Four important themes emerge from their analysis:

  1. Building a proper team and engaging stakeholders is essential to defining equity.
  2. It is critical to evaluate both the source of the data and the data’s appropriateness for measuring equity because, while Census data is an excellent way to measure challenges, it doesn’t help policymakers understand which issues are most important to specific communities.
  3. While it's important to find the right data, it is equally important to find the appropriate analysis techniques for translating data into actionable knowledge.
  4. Communicating results effectively can yield compelling insights. The authors caution against presenting findings that cannot be easily understood or analyzed by people who do not have advanced analytical training.

Digitalization also has an under-appreciated potential to advance fair housing goals, contends Nestor Davidson, the Walsh Chair in Real Estate, Land Use, and Property Law at Fordham University’s School of Law and faculty director of the school’s Urban Law Center, in “Innovations in Digitalization and the Future of Fair Housing.” In the paper, Davidson acknowledges concerns expressed in other symposium papers that, by facilitating the entry of new investors into residential housing markets, digitalization makes it harder for people of color to find and finance housing. However, he asserts that innovations in how we collect and analyze the vast amount of information about housing markets could “move our complex, all-too-opaque, fragmented systems of housing in more equitable and sustainable directions.” Indeed, aggregating and analyzing new data might reveal hidden patterns of bias while improved analytical tools, such as AI, might make it easier to assess the fair housing implications for housing subsidies, zoning policies, infrastructure investments, and affirmative marketing plans, although such efforts may be constrained by court decisions that limit race-conscious policymaking.

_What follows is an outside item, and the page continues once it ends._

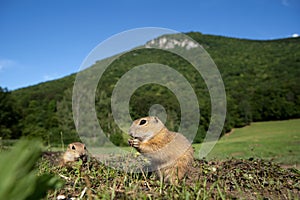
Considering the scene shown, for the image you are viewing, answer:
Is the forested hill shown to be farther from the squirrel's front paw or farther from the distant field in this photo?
the squirrel's front paw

The fact that each of the papers, in its own way, focuses in part on problems with local zoning codes, highlights the need for a National Zoning Atlas, contends Sara Bronin in her commentary on the papers. A professor at Cornell University’s College of Architecture, Art, and Planning, Bronin helped develop the Connecticut Zoning Atlas and also chairs the US Advisory Council on Historic Preservation. In her commentary, she notes that, historically, we haven’t had good tools to measure and compare the restrictiveness the 30,000+ local zoning codes in the US. However, a few months after the symposium was held, a National Zoning Atlas initiative was launched and, a little more than a year later, zoning atlas projects are underway in 30 states and 60 organizations have become part of the National Zoning Atlas research collaborative. While a National Zoning Atlas will not automatically lead to better outcomes, it should make it easier to implement many of the approaches highlighted in the new papers. Doing so, Bronin asserts, could strengthen planning at the local, regional, statewide, and even national level; help people become better informed participants in land-use decisions that affect them; and provide baseline information for researchers exploring the impacts of zoning on issues like affordability.

The papers are the fifth and final set in a series focused on how digitalization is changing all aspects of housing; whether those changes are likely to advance (or stymie) efforts to address challenges related to housing affordability, equity, resiliency, and livability; and what kinds of policies might spur desired changes or exacerbate existing problems.